Stored data |
[Start of Attachment]

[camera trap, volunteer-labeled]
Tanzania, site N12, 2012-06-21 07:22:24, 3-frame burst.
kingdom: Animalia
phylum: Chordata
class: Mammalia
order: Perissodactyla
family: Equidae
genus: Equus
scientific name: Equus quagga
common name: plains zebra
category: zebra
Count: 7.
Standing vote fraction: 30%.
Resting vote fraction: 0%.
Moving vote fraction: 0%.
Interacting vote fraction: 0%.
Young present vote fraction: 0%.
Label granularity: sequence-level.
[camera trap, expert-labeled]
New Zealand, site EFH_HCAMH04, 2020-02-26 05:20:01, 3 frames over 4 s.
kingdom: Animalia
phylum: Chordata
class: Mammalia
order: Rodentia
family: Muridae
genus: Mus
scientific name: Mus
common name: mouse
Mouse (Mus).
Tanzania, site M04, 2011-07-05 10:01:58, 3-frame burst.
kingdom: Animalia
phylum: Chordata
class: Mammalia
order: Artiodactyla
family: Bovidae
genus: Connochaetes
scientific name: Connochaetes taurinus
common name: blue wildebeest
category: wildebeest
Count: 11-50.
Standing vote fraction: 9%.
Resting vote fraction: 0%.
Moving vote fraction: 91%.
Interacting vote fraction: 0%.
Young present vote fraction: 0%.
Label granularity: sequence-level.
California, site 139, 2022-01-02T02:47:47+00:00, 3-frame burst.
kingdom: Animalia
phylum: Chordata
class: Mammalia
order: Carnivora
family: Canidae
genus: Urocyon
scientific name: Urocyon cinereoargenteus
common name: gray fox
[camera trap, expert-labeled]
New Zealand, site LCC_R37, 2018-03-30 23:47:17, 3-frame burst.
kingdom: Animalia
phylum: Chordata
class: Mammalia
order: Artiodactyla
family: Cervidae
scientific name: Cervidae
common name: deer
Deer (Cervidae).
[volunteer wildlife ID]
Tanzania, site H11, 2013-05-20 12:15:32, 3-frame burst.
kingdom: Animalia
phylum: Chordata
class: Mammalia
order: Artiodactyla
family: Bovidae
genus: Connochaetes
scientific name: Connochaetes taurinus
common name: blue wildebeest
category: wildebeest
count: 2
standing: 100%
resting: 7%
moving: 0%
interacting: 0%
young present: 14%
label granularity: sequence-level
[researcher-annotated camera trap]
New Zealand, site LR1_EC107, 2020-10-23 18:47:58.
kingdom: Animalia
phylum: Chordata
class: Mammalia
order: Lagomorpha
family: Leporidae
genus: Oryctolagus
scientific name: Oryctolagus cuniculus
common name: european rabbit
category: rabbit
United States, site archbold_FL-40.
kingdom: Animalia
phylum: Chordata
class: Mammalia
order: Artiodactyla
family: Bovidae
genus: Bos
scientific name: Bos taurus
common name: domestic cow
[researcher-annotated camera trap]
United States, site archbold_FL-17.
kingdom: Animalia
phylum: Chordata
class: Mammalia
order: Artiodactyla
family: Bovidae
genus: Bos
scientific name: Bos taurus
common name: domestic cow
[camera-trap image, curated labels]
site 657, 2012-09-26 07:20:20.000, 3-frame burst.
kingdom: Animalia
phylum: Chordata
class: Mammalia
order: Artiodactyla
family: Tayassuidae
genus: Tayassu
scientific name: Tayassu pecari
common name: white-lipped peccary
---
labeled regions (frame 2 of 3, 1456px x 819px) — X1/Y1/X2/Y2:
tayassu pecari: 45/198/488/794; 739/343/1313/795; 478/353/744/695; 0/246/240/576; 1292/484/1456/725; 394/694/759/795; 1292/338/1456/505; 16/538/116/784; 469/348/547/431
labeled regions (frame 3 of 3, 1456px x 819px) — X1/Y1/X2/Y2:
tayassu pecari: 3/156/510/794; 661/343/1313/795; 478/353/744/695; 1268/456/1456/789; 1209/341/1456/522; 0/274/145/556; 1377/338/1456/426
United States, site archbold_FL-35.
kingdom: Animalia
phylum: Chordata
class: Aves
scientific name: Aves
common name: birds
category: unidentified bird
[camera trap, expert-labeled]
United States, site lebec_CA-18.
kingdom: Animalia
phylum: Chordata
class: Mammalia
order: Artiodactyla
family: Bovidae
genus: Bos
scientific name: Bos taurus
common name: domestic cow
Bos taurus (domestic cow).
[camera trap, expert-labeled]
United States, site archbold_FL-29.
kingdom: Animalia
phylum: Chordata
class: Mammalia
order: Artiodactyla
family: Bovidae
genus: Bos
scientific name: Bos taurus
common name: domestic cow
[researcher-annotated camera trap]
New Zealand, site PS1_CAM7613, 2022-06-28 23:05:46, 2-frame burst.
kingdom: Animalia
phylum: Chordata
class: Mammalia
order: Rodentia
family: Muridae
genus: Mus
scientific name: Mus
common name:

[End of Attachment]

What to produce | Your answer should be every entry above, repeated exactly.

Solved problem |
[camera trap, volunteer-labeled]
Tanzania, site N12, 2012-06-21 07:22:24, 3-frame burst.
kingdom: Animalia
phylum: Chordata
class: Mammalia
order: Perissodactyla
family: Equidae
genus: Equus
scientific name: Equus quagga
common name: plains zebra
category: zebra
Count: 7.
Standing vote fraction: 30%.
Resting vote fraction: 0%.
Moving vote fraction: 0%.
Interacting vote fraction: 0%.
Young present vote fraction: 0%.
Label granularity: sequence-level.
[camera trap, expert-labeled]
New Zealand, site EFH_HCAMH04, 2020-02-26 05:20:01, 3 frames over 4 s.
kingdom: Animalia
phylum: Chordata
class: Mammalia
order: Rodentia
family: Muridae
genus: Mus
scientific name: Mus
common name: mouse
Mouse (Mus).
Tanzania, site M04, 2011-07-05 10:01:58, 3-frame burst.
kingdom: Animalia
phylum: Chordata
class: Mammalia
order: Artiodactyla
family: Bovidae
genus: Connochaetes
scientific name: Connochaetes taurinus
common name: blue wildebeest
category: wildebeest
Count: 11-50.
Standing vote fraction: 9%.
Resting vote fraction: 0%.
Moving vote fraction: 91%.
Interacting vote fraction: 0%.
Young present vote fraction: 0%.
Label granularity: sequence-level.
California, site 139, 2022-01-02T02:47:47+00:00, 3-frame burst.
kingdom: Animalia
phylum: Chordata
class: Mammalia
order: Carnivora
family: Canidae
genus: Urocyon
scientific name: Urocyon cinereoargenteus
common name: gray fox
[camera trap, expert-labeled]
New Zealand, site LCC_R37, 2018-03-30 23:47:17, 3-frame burst.
kingdom: Animalia
phylum: Chordata
class: Mammalia
order: Artiodactyla
family: Cervidae
scientific name: Cervidae
common name: deer
Deer (Cervidae).
[volunteer wildlife ID]
Tanzania, site H11, 2013-05-20 12:15:32, 3-frame burst.
kingdom: Animalia
phylum: Chordata
class: Mammalia
order: Artiodactyla
family: Bovidae
genus: Connochaetes
scientific name: Connochaetes taurinus
common name: blue wildebeest
category: wildebeest
count: 2
standing: 100%
resting: 7%
moving: 0%
interacting: 0%
young present: 14%
label granularity: sequence-level
[researcher-annotated camera trap]
New Zealand, site LR1_EC107, 2020-10-23 18:47:58.
kingdom: Animalia
phylum: Chordata
class: Mammalia
order: Lagomorpha
family: Leporidae
genus: Oryctolagus
scientific name: Oryctolagus cuniculus
common name: european rabbit
category: rabbit
United States, site archbold_FL-40.
kingdom: Animalia
phylum: Chordata
class: Mammalia
order: Artiodactyla
family: Bovidae
genus: Bos
scientific name: Bos taurus
common name: domestic cow
[researcher-annotated camera trap]
United States, site archbold_FL-17.
kingdom: Animalia
phylum: Chordata
class: Mammalia
order: Artiodactyla
family: Bovidae
genus: Bos
scientific name: Bos taurus
common name: domestic cow
[camera-trap image, curated labels]
site 657, 2012-09-26 07:20:20.000, 3-frame burst.
kingdom: Animalia
phylum: Chordata
class: Mammalia
order: Artiodactyla
family: Tayassuidae
genus: Tayassu
scientific name: Tayassu pecari
common name: white-lipped peccary
---
labeled regions (frame 2 of 3, 1456px x 819px) — X1/Y1/X2/Y2:
tayassu pecari: 45/198/488/794; 739/343/1313/795; 478/353/744/695; 0/246/240/576; 1292/484/1456/725; 394/694/759/795; 1292/338/1456/505; 16/538/116/784; 469/348/547/431
labeled regions (frame 3 of 3, 1456px x 819px) — X1/Y1/X2/Y2:
tayassu pecari: 3/156/510/794; 661/343/1313/795; 478/353/744/695; 1268/456/1456/789; 1209/341/1456/522; 0/274/145/556; 1377/338/1456/426
United States, site archbold_FL-35.
kingdom: Animalia
phylum: Chordata
class: Aves
scientific name: Aves
common name: birds
category: unidentified bird
[camera trap, expert-labeled]
United States, site lebec_CA-18.
kingdom: Animalia
phylum: Chordata
class: Mammalia
order: Artiodactyla
family: Bovidae
genus: Bos
scientific name: Bos taurus
common name: domestic cow
Bos taurus (domestic cow).
[camera trap, expert-labeled]
United States, site archbold_FL-29.
kingdom: Animalia
phylum: Chordata
class: Mammalia
order: Artiodactyla
family: Bovidae
genus: Bos
scientific name: Bos taurus
common name: domestic cow
[researcher-annotated camera trap]
New Zealand, site PS1_CAM7613, 2022-06-28 23:05:46, 2-frame burst.
kingdom: Animalia
phylum: Chordata
class: Mammalia
order: Rodentia
family: Muridae
genus: Mus
scientific name: Mus
common name:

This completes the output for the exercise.